Brutalement, je me retourne :

— Manon m’appelle ! déclarai-je. Il faut qu’on aille à la confluence des rivières.

Lisu et moi nous précipitons jusqu’au fond de la vallée. Gaoligong est déjà là, avec Lhassa et Manon. Tous les trois sont accroupis devant la panthère. Manon accroche ses yeux embués aux miens. Salween arrive au pas de course, avec Bégawan. Manon prend la tête de l’animal entre ses mains.

— Sa vie s’en va, murmure-t-elle.

Je comprends enfin l’état de Manon depuis la veille au soir. Elle doit sentir cette mort qui s’annonce. Se tournant lentement vers Gaoligong, Manon ajoute :

— On ne peut rien y faire, n’est-ce pas ?

Gaoligong secoue doucement le menton :

— Elle voulait te dire au revoir, Manon. Elle a accompli la promesse qu’elle avait faite au Mahani précédent. C’était une très vieille panthère, sa vie sur terre est terminée.

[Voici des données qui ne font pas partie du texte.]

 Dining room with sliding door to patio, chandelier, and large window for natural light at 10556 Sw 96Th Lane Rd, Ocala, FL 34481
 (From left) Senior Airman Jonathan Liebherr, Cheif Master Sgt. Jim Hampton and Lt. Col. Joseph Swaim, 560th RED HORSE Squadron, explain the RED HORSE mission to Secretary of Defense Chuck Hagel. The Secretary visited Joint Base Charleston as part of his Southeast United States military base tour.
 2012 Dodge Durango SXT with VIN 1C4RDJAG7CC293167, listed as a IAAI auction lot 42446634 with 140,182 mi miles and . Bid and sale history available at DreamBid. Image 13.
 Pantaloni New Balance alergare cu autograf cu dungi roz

Manon garde les bras enfouis dans la fourrure ; elle cherche le médaillon pour donner un dernier souffle de chaleur à la bête qui l’a sauvée. Elle la caresse tendrement, jusqu’à l’ultime soupir. Lisu pose une main sur son épaule.

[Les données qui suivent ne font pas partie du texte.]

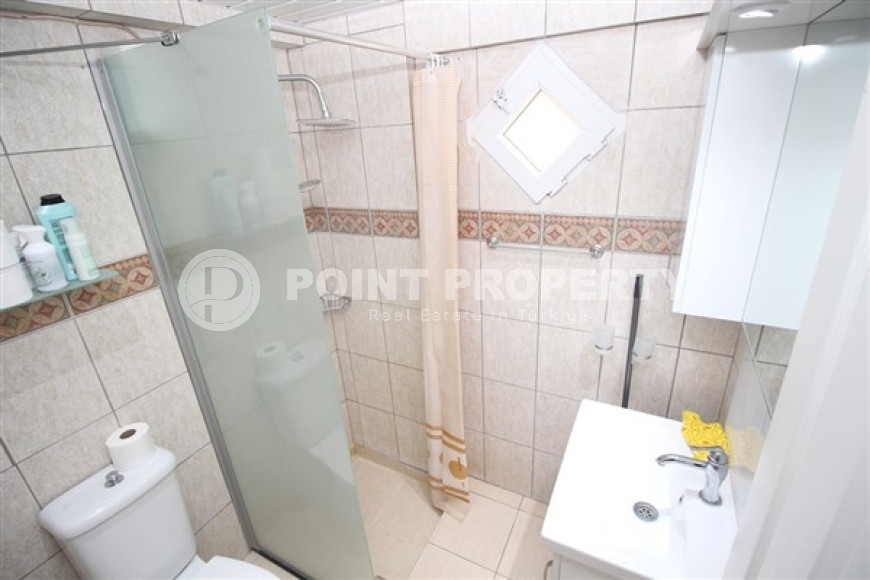 One bedroom apartment, 55m², in a complex with a swimming pool 100m from the sea in Oba, Alanya.-id-1571-photo-19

— Ne sois pas triste, Manon ! Qu’est-ce que la mort, sinon un passage obligé ?

— Les passages sont-ils toujours si difficiles ? répond Manon, la gorge nouée.

— Autant pour ceux qui passent que pour ceux qui y assistent. C’est vrai.

— Mais pour l’autre, c’est dégueulasse, vous n’en avez pas le droit ! gémit-elle, secouée par quelques sanglots.

— C’est incontournable, murmure Lisu, légèrement mal à l’aise. On en discutera après l’hommage à la panthère, d’accord ?

Je me demande de quel animal parle Manon, sans oser intervenir. Lisu se penche sur Manon et la couvre d’un bras réconfortant. Elle rabat ses cheveux sur son épaule, dévoilant partiellement une pierre turquoise dissimulée dans les racines.

En regardant tour à tour les visages de Bégawan, Salween, Gaoligong et Lisu, je ne comprends pas comment je n’ai pas pu déterminer leur similitude. Trois gouttes d’eau présenteraient autant de différences ! Dans un souffle, je dis :

— Manon, c’est Lisu le troisième des triplés !

— La troisième, si tu permets ! rectifie-t-elle très doucement.

Manon tourbillonne un peu. Entre la mort de la panthère et cette révélation tellement évidente une fois établie, elle est complètement atone. La petite famille entoure une dernière fois le fauve. Je glisse ma main dans celle de Manon. Bégawan prélève le médaillon en murmurant des remerciements. Gaoligong prend la parole calmement :

— Bégawan ira chercher le clan pour un ultime hommage pendant que nous organiserons son incinération.

Le peuple descend au moment où le bûcher est pratiquement prêt. Les jumeaux et moi y avons hissé cette énorme bête tandis que Manon reste un peu en retrait avec Lisu et Lhassa. Ils sont en grande conversation. Lisu et Lhassa essaient de faire admettre quelque chose à Manon, qui secoue la tête régulièrement, réfutant ainsi leur théorie.

La tribu effectue ce salut final dans un silence religieux ; seul le chant de Varanasi nous accompagne. Ils posent les mains sur les épaules de la personne qui est devant eux, créant ainsi un long manteau autour de l’animal. Ils larguent au-dessus de nous des images de leur transhumance avec elle. Je les lis avec émotion. Je suis au premier rang, en face du feu, entre Salween et Gaoligong. Un peu gêné d’avoir pris, malgré moi, cette place privilégiée qui ne me revient pas, j’essaie de faire un pas en arrière, mais je suis tout de suite stoppé par quelqu’un dans mon dos qui a déposé ses mains sur mes épaules. Fort accablée, Manon, entre Lisu et Bégawan, observe la scène en hochant imperceptiblement la tête, les yeux noyés de larmes.

À la fin de la cérémonie, Bégawan propose à Manon de rester avec elle et Lisu, tandis que la tribu réintègre le hameau en silence. Cette panthère représente pour eux la force du clan ; ils sont orphelins…

J’aide les triplés à disperser les cendres avant de rejoindre les grands. Ils sont aussi anéantis que le clan et s’endorment rapidement, sans que je pense à annoncer à mes compagnons qui est le ou plutôt la troisième triplée.